A Typology of Semantic Categories Formed by the Intersection of These Dimensions

Assuming that focal concepts can be either "high" or "low" on the 3 dimensions:

ConnectivityConsensusLanguage Category
LowLowLowOrdinary Words

Qualifications -- will vary from community to community, and also over time. None of these dimensions is necessarily stable over the long term or across groups (196).

Applied to 3 semantic environments: residence hall, writing classroom, thesaurus entry (the first two studies are published elsewhere, the 3rd original to the article).

"On occasion, we want to make comparative inferences about connectivity across topical contexts.

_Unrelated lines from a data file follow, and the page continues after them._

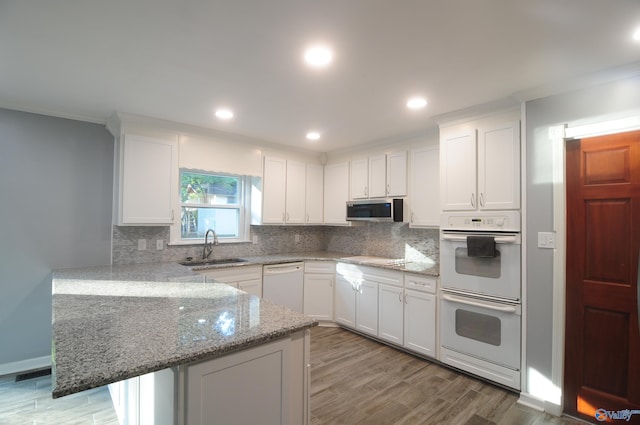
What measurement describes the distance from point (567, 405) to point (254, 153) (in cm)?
386

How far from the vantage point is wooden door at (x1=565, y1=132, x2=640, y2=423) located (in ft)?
6.64

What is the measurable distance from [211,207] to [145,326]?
8.59 feet

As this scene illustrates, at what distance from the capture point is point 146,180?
3100mm

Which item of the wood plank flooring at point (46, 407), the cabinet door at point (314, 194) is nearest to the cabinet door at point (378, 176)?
the cabinet door at point (314, 194)

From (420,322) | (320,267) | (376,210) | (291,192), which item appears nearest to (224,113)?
(291,192)

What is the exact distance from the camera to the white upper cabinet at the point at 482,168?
2515mm

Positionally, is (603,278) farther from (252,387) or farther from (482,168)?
(252,387)

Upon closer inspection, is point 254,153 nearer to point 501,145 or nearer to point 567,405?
point 501,145

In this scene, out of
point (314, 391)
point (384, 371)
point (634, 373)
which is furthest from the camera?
point (384, 371)

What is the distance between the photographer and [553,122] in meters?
2.29

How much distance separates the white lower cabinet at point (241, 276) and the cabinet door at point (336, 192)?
1.36 metres

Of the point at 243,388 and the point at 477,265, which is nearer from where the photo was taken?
the point at 243,388

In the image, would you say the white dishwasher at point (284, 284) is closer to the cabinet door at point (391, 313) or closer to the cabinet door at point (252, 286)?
the cabinet door at point (252, 286)

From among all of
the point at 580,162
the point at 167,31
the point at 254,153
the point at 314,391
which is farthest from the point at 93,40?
the point at 580,162
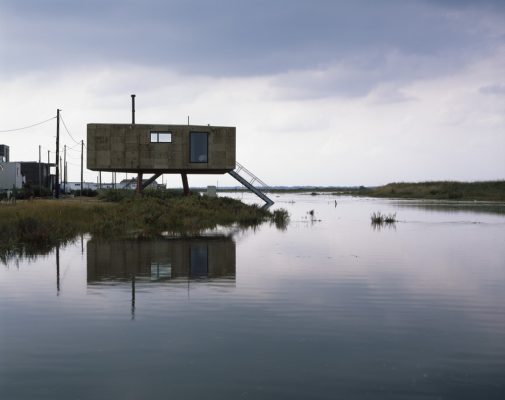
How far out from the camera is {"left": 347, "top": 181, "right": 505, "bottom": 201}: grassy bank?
101750 millimetres

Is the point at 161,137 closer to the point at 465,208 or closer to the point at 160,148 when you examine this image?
the point at 160,148

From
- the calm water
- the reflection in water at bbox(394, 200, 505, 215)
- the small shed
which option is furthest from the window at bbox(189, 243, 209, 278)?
the reflection in water at bbox(394, 200, 505, 215)

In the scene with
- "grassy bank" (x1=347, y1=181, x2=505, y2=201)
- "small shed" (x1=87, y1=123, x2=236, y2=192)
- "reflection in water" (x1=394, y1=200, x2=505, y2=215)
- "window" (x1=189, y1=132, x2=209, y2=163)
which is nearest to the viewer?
"small shed" (x1=87, y1=123, x2=236, y2=192)

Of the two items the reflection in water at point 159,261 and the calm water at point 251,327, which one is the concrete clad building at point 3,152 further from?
the calm water at point 251,327

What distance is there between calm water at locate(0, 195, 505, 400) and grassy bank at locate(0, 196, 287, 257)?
4719 millimetres

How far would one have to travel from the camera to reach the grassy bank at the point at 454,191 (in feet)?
334

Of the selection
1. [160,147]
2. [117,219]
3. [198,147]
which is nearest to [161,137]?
[160,147]

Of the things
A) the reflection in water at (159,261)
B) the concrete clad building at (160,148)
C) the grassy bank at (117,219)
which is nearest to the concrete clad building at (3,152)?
the concrete clad building at (160,148)

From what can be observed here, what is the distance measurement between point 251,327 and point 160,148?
3470 centimetres

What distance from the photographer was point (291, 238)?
2897cm

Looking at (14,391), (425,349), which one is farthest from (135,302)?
(425,349)

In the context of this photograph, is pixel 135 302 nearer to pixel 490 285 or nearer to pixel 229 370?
pixel 229 370

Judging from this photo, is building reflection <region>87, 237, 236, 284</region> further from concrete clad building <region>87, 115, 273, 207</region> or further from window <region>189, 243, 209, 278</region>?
concrete clad building <region>87, 115, 273, 207</region>

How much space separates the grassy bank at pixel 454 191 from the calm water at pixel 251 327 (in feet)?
275
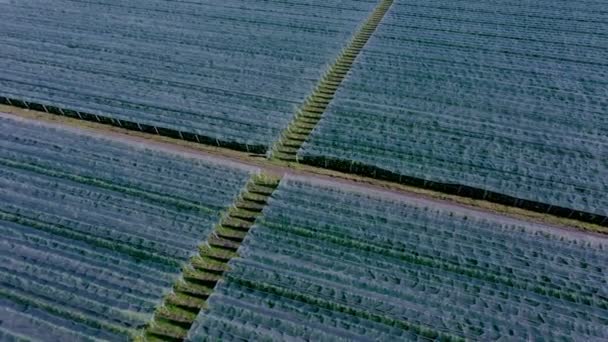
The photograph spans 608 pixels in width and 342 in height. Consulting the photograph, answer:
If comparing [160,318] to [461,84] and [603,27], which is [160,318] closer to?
[461,84]

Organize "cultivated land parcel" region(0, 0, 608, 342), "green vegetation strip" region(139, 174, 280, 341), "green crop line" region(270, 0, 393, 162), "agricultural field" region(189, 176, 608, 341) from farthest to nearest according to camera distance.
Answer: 1. "green crop line" region(270, 0, 393, 162)
2. "cultivated land parcel" region(0, 0, 608, 342)
3. "green vegetation strip" region(139, 174, 280, 341)
4. "agricultural field" region(189, 176, 608, 341)

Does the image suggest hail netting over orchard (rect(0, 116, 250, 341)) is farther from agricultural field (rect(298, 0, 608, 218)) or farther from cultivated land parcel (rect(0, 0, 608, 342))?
agricultural field (rect(298, 0, 608, 218))

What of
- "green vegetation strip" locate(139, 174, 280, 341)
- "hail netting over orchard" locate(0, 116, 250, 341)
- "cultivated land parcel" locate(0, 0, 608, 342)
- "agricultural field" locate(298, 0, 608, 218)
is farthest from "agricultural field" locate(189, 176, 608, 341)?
"hail netting over orchard" locate(0, 116, 250, 341)

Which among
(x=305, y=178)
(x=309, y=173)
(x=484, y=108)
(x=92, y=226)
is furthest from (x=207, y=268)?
(x=484, y=108)

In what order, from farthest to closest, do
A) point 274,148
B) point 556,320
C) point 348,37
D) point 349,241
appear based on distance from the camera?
point 348,37 → point 274,148 → point 349,241 → point 556,320

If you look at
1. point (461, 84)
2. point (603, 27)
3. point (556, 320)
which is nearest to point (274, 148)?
point (461, 84)

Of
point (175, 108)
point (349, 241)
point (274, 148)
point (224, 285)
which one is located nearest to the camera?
point (224, 285)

For example, in comparing scientific disciplines one might wish to test the proposition that disciplines associated with physical as opposed to social reality produce shorter articles in part because the language of such disciplines is less amorphous and there is greater consensus as to what words mean" (199).

Application domains: analyzing argument discourse (207), decision making and voting (207), classroom learning (208), lexical choice (209).


Of all the CASOS essays, this one may provide the best starting point for getting at a full picture of what the network analysis of texts can accomplish. First, the typology outlined above provides a very persuasive account of the spectrum from ordinary language to symbols, one that includes measurable features yet still generates some interpretive leverage.

One thing that occurs to me as I look back through it is the relative thinness of representations like tagclouds, measuring as they do the density of terms in a dataset. This has got me thinking about how the other dimensions might likewise be represented.

Oh, and second, the math here is not overwhelming, although it's still a bit of a challenge for me. I get the impression that I could manage it if I were interested in doing this kind of project. Having three different kinds of environments represented also allows C&K to offer some different examples of hypotheses that they can test given the data here.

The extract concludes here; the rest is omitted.